Mir fehlt auch so ein wenig die Phantasie wie zwischen Widersprechenden und Nicht-Widersprechenden unterschieden werden soll. Sehr viele Beamte beschäftigen sich null mit dem Thema. Und dann soll der Tag X kommen an dem die Widersprüchler rückwirkend ein paar tausend Euro bekommen und der Rest schaut in die Röhre? Das hat für jene die sich nie damit befasst haben ja noch eine ganz andere Qualität als für jene die auf das Rundschreiben vertraut haben.
Das kann ich mir nicht vorstellen. Das gäbe Mord und Totschlag.
Auf Dich und das, was Du hier schreibst, war mein "Gesülz" gar nicht gemünzt, sondern auf Aussagen wie diese hier: "Ein Widerspruch ist doch nicht nötig (Schreiben des BMI)". Wer sich allerdings nicht mit dem Thema beschäftigt, verbleibt in der selbstverschuldeten Unmündigkeit und also abhängig von dem, wie der Dienstherr am Ende sein besagtes Rundschreiben auslegt (und auch diese Aussage ist eine allgemeine und nicht auf Dich bezogen). Denn dabei bleibt festzuhalten, dass das besagte Rundschreiben vom 14.06.2021 (
http://www.verwaltungsvorschriften-im-internet.de/bsvwvbund_14062021_D3302009421.htm) an keiner Stelle explizit einräumt, dass die gewährte Alimentation nicht amtsangemessen sei. Regelungszweck jenes Rundschreibens ist der "

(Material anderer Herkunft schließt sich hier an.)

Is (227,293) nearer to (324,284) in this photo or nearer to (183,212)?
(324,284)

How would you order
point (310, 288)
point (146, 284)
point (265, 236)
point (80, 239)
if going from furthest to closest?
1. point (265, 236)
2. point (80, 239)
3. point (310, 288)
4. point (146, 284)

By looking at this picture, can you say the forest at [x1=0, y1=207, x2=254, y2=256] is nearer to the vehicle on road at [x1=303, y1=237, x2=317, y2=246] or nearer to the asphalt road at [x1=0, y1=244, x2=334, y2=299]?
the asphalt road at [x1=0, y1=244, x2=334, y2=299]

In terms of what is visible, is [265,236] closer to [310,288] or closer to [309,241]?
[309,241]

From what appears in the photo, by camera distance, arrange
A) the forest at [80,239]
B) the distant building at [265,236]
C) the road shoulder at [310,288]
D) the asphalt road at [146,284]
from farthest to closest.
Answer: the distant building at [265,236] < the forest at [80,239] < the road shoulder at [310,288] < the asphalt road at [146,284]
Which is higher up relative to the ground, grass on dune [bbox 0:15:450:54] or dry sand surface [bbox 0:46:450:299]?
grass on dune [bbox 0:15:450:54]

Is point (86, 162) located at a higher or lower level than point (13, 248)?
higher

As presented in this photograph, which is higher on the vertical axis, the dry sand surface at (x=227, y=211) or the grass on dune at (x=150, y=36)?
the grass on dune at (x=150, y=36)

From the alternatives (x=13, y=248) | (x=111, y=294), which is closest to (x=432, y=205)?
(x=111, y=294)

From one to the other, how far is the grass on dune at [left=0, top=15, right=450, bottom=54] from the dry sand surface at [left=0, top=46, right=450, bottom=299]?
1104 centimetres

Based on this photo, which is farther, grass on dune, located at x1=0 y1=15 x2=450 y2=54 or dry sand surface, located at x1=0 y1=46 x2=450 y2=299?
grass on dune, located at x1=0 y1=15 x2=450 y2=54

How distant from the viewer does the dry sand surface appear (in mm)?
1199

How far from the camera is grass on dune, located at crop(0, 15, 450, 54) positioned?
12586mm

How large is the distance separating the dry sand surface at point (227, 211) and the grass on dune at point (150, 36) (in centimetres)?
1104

Umgang mit erhobenen Widersprüchen bzw. geltend gemachten Ansprüchen". Aus dem Inhalt des Rundschreibens nun ableiten zu wollen, das BMI habe mit ihm eingestanden, dass die Alimentation nicht verfassungskonform sei, dürfte mindestens zweifelhaft sein.
Was folgt daraus?
1. Wer Widerspruch einlegt, hemmt mit dem statthaften Rechtsbehelf die Rechtswirksamkeit des Verwaltungsakts. Er kann sich auf diese Hemmung später berufen. Für ihn gilt ausnahmslos das, was das Bundesverfassungsgericht in der aktuellen Entscheidung 2 BvL 4/18 in den Rn. 182 f. unmissverständlich entschieden hat: Eine rückwirkende Behebung der Unvereinbarkeit einer Norm oder mehrerer Normen mit dem Grundgesetz ist sowohl hinsichtlich der Kläger der Ausgangsverfahren als auch hinsichtlich etwaiger weiterer Richter und Staatsanwälte (sowie entsprechend hinsichtlich etwaiger Beamten) erforderlich, über deren Anspruch noch nicht abschließend entschieden worden ist, wobei es nicht darauf ankommt, ob insoweit ein Widerspruchs- oder ein Klageverfahren schwebt. Dahingegen ist darüber hinaus ebenso zu beachten, dass eine allgemeine rückwirkende Behebung des Verfassungsverstoßes mit Blick auf die Besonderheiten des Richter- und Beamtenverhältnisses i.d.R. nicht geboten ist. Aus diesem Grund - das sachliche Ziel, den Haushaltsgesetzgeber nicht im Unklaren darüber zu lassen, in wie vielen Fällen es möglicherweise zu Nachzahlungen kommen wird - hat der Beamte sich hinsichtlich seiner Besoldung aktiv um seine Belange zu kümmern, um eventuelle Ansprüche nicht verfallen zu lassen.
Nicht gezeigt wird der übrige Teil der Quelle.